◆ Extract provided

2. Represents shares of Class A Common Stock held by Mr. Barudin's wife. Mr. Barudin disclaims beneficial ownership over any securities owned by his wife in which he does not have any pecuniary interest.
3. Disposed of pursuant to the Forfeiture Agreement, dated as of December 16, 2016 by and among MIHI LLC, Apple Orange LLC, Noyac Path LLC, Periscope, LLC, Terrapin Partners Employee Partnership 3 LLC, Terrapin Partners Green Employee Partnership, LLC, Jonathan Kagan, George Brokaw, Victor Mendelson, Terrapin 3 Acquisition Corporation (the "Issuer") and Yatra Online, Inc. ("Yatra"), through which the holders of Class F Common Stock forfeitted one-half of the shares of Class F Common Stock held by them.
4. Represents shares of Class F Common Stock held by Periscope, LLC. Guy Barudin is the sole member of Periscope, LLC. Mr. Barudin has sole voting and dispositive control over all securities held by Periscope, LLC. Excludes beneficial interest in 167,160 shares of Class F Common Stock allocated to Mr. Barudin and held by Terrapin Partners Employee Partnership 3, LLC.

◆ Input data
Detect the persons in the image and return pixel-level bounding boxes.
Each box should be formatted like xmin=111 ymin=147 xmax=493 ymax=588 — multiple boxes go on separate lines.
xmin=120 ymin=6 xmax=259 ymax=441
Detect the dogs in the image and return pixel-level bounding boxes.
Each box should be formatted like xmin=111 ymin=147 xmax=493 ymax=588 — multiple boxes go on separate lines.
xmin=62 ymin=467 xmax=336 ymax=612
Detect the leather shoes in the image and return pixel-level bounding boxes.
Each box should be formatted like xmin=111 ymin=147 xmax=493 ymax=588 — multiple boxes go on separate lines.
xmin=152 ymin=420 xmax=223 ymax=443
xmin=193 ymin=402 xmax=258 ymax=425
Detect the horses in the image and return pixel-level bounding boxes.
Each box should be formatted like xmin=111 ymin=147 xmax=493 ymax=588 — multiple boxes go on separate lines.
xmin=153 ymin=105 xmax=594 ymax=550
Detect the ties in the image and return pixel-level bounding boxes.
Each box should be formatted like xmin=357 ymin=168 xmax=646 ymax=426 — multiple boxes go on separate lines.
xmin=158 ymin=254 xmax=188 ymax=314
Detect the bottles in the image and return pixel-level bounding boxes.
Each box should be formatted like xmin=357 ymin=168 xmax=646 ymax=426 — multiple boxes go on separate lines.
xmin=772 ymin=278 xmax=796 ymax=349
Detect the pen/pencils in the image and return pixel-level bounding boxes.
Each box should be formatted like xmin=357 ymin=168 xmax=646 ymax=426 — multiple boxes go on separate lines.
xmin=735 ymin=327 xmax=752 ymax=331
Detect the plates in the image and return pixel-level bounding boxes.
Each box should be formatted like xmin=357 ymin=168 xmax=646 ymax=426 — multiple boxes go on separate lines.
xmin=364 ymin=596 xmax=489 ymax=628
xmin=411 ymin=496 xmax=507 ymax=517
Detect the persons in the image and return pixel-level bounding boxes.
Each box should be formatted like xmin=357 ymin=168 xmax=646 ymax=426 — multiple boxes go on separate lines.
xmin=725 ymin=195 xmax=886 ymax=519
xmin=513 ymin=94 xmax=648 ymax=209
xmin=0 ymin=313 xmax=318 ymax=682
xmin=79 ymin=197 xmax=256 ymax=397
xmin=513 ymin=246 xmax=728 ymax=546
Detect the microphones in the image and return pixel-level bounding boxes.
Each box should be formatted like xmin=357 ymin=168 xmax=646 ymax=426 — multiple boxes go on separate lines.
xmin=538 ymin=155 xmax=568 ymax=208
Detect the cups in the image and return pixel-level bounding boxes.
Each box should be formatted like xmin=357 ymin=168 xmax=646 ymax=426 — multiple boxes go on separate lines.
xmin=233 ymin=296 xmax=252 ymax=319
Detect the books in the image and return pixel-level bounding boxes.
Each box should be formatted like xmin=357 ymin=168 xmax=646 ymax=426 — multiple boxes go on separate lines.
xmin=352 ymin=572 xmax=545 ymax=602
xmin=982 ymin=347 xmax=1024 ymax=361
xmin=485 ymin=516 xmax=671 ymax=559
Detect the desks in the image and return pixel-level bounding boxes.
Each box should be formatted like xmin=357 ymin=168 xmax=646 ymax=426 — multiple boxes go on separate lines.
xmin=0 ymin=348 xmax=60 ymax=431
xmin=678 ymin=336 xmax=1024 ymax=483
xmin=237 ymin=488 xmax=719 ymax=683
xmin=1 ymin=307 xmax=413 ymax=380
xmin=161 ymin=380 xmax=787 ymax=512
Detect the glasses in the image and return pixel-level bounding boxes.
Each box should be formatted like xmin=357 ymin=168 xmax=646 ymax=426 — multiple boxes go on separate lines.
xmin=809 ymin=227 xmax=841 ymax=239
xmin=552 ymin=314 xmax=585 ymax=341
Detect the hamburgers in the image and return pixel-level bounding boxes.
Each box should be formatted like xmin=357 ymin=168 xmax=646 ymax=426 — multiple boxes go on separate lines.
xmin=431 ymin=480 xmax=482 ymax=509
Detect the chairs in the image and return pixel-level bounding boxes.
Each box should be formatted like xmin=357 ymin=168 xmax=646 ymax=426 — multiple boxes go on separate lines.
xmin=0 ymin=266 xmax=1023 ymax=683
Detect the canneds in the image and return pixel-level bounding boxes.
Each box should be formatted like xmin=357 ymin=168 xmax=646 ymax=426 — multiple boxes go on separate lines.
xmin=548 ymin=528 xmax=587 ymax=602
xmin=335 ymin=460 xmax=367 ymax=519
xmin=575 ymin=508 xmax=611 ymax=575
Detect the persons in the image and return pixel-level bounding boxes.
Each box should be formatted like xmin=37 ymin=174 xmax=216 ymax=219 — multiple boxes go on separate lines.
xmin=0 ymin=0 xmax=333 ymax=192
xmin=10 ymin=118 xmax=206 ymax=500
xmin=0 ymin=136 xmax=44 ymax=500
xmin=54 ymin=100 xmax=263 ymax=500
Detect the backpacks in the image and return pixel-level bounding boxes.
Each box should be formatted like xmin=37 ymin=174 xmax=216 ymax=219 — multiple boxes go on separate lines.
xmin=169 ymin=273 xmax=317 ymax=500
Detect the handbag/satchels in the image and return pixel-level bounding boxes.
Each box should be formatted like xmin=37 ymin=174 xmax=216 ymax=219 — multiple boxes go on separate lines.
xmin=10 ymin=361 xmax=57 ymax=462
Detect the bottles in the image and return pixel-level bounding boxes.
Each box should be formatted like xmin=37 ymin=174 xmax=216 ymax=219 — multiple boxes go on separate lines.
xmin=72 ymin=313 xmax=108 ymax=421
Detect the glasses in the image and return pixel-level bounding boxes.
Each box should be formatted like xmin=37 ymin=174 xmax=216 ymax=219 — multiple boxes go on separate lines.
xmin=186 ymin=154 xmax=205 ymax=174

◆ Parts of the exercise
1 – According to the footnotes, who is the sole member of Periscope, LLC?
2 – Repeat everything in the footnotes from "2. Represents shares" down to "held by them.".

◆ Task responses
1 – Guy Barudin

2 –
2. Represents shares of Class A Common Stock held by Mr. Barudin's wife. Mr. Barudin disclaims beneficial ownership over any securities owned by his wife in which he does not have any pecuniary interest.
3. Disposed of pursuant to the Forfeiture Agreement, dated as of December 16, 2016 by and among MIHI LLC, Apple Orange LLC, Noyac Path LLC, Periscope, LLC, Terrapin Partners Employee Partnership 3 LLC, Terrapin Partners Green Employee Partnership, LLC, Jonathan Kagan, George Brokaw, Victor Mendelson, Terrapin 3 Acquisition Corporation (the "Issuer") and Yatra Online, Inc. ("Yatra"), through which the holders of Class F Common Stock forfeitted one-half of the shares of Class F Common Stock held by them.